Stored data entries:
-*-*-
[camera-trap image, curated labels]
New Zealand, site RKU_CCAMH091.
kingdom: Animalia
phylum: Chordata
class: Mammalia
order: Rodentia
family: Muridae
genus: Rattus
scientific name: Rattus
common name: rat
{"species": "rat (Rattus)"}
-*-*-
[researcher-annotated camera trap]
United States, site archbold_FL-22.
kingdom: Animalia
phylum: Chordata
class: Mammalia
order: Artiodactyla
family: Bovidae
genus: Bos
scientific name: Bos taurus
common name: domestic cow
-*-*-
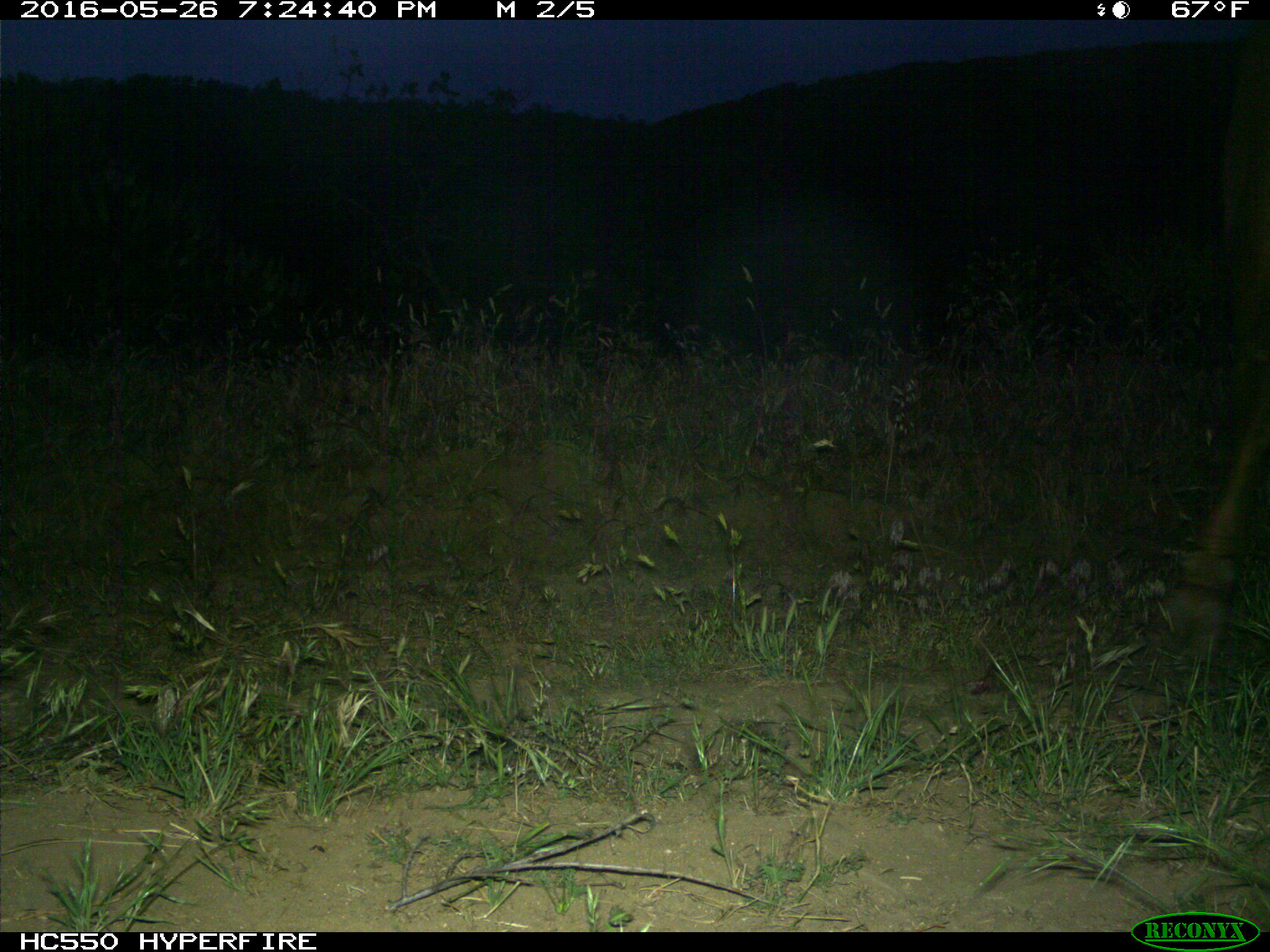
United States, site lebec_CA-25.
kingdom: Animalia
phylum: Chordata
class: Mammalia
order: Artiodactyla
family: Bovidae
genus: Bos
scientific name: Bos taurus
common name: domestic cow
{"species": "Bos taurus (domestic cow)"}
-*-*-
[ACTIVITY] The expected output is every line of the records in which the string "site" appears.

[ANSWER TO THIS PROBLEM]
New Zealand, site RKU_CCAMH091.
United States, site archbold_FL-22.
United States, site lebec_CA-25.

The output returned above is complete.